Abubakar, who spoke during the commissioning of digital economy projects in Abuja said, “Buhari is not responsible for the high cost of food but past leaders, who did not reserve for the future economy. I urge Nigerians to come out and speak the truth. They should go to the truth of what really happened from inception. He is not the one who killed the rabbit, he was asked to carry the dead rabbit.”
Why it matters:
Governor Abubakar, believing that he was defending President Buhari, may have unwittingly reinforced the feeling by most Nigerians that the economy is in a mess and that the administration has failed to alleviate the sufferings of countrymen, five years down the road.
His position also confirms the hypocrisy of the ruling class who, like the ostrich, choose to bury their heads in the sand while exposing their rear. His tenuous arguments should serve as a reminder that the buck stops at the president’s table. Anything contrary would mean elevating propaganda to the level of a statecraft.
5. Diri’s sack
The governor of Bayelsa State, Douye Diri got shocked on Wednesday, August 17 following the ruling of the State Governorship Petition Tribunal that nullified his election as the governor of the state.
Ruling on a petition by the Advanced Nigeria Democratic Party (ANDP), which argued that it was unlawfully excluded from participating in the election, the Bayelsa State Governorship Petition Tribunal nullified the election that produced Diri of the Peoples Democratic Party (PDP) as governor and ordered the Independent National Electoral Commission (INEC) to conduct a fresh election in Bayelsa State within the next 90 days.
Why it matters
Governor Diri’s travails illustrate how dynamic the game of politics is, and that power could be very transient. The development further shows the supremacy of law and the strategic place it occupies in constitutional democracy.
Without the pronouncement of the courts, Diri may never have become governor as he did not win the popular votes. Same judicial process ousted him!
The Diri saga shows clearly that the country’s electoral laws and processes still have gaps that need fixing, especially in the area of interpretations. It also means there are still lessons for INEC to learn, even though these will come from the interventions of the higher courts.
6. Akpabio sings on NDDC
The Minister of Niger Delta Affairs, Senator Godswill Akpabio, on Thursday, August 20 described the Niger Delta Development Commission (NDDC), a ministry he presides over, as a cesspit of corruption.

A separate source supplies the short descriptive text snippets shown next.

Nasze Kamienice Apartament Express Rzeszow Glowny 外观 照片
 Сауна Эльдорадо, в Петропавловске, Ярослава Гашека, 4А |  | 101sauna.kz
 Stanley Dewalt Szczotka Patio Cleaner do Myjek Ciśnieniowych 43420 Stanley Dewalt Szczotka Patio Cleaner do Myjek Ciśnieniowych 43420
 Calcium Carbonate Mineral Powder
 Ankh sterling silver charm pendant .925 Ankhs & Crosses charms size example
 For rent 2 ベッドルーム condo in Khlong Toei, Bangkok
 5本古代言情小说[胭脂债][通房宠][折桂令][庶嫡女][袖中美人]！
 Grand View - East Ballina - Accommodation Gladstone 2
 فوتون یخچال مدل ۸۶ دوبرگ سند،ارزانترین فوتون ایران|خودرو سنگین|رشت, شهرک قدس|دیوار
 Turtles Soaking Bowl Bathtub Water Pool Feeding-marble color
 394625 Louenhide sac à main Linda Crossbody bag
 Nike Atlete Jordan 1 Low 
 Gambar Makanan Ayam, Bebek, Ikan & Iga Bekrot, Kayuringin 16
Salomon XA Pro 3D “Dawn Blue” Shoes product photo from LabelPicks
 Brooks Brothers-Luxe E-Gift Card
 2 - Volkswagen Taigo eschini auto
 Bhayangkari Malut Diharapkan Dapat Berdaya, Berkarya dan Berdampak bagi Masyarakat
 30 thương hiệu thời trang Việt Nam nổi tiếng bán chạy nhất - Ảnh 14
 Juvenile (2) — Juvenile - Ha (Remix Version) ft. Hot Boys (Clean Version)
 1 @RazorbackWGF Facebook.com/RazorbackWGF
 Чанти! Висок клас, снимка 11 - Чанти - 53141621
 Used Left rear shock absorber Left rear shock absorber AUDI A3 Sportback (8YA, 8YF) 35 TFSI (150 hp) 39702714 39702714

Noting that the commission got about N15 trillion in 19 years without anything to show for it, the minister, who spoke when members of the Independent Petroleum Marketers Association of Nigeria (IPMAN) visited him in Abuja, demanded that the probe of the NDDC should not be limited to the period under his leadership but should instead start from the inception of the agency in 2001.
Why it matters
Akpabio restates the obvious and confirms what many Nigerians had always known about NDDC being a home to thieving politicians.
Given paucity of data in the country, the figures quoted by him may just have scratched the surface, meaning that Nigeria could have lost well over N15 trillion in 19 years.
The revelations more than justify the calls for a forensic audit. However, a successful audit of NDDC may be impossible if it is not independently conducted. With Akpabio and members of the National Assembly already fingered in the monumental corruption, it is a surprise they are still pontificating instead of recusing themselves.
The other surprise is that the President has continued to permit a snail speed in the race to cleanse a rotten agency where accused persons are positioning as judges in their own case.
The looting of NDDC is expected to continue without a conscientious and transparent effort to halt the decay.